Challenge
Omit all images, then return the remaining material exactly as it stands.

Dataset entries
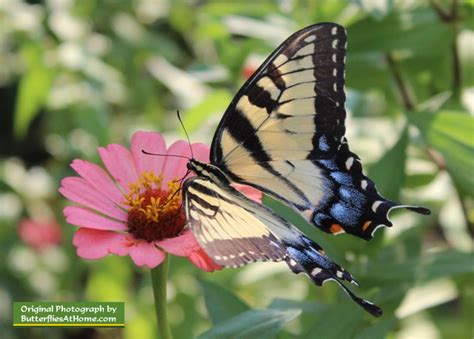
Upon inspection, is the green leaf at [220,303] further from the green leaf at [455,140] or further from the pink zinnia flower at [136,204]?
the green leaf at [455,140]

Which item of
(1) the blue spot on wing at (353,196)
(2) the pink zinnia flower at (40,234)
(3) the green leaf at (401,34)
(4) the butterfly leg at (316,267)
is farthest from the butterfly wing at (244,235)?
(2) the pink zinnia flower at (40,234)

Task result
Upon inspection, is the green leaf at [220,303] further from the green leaf at [455,140] or further from the pink zinnia flower at [136,204]?
the green leaf at [455,140]

Which item of
(1) the blue spot on wing at (353,196)
(2) the pink zinnia flower at (40,234)
(3) the green leaf at (401,34)
(4) the butterfly leg at (316,267)
is farthest from the butterfly wing at (244,235)?
(2) the pink zinnia flower at (40,234)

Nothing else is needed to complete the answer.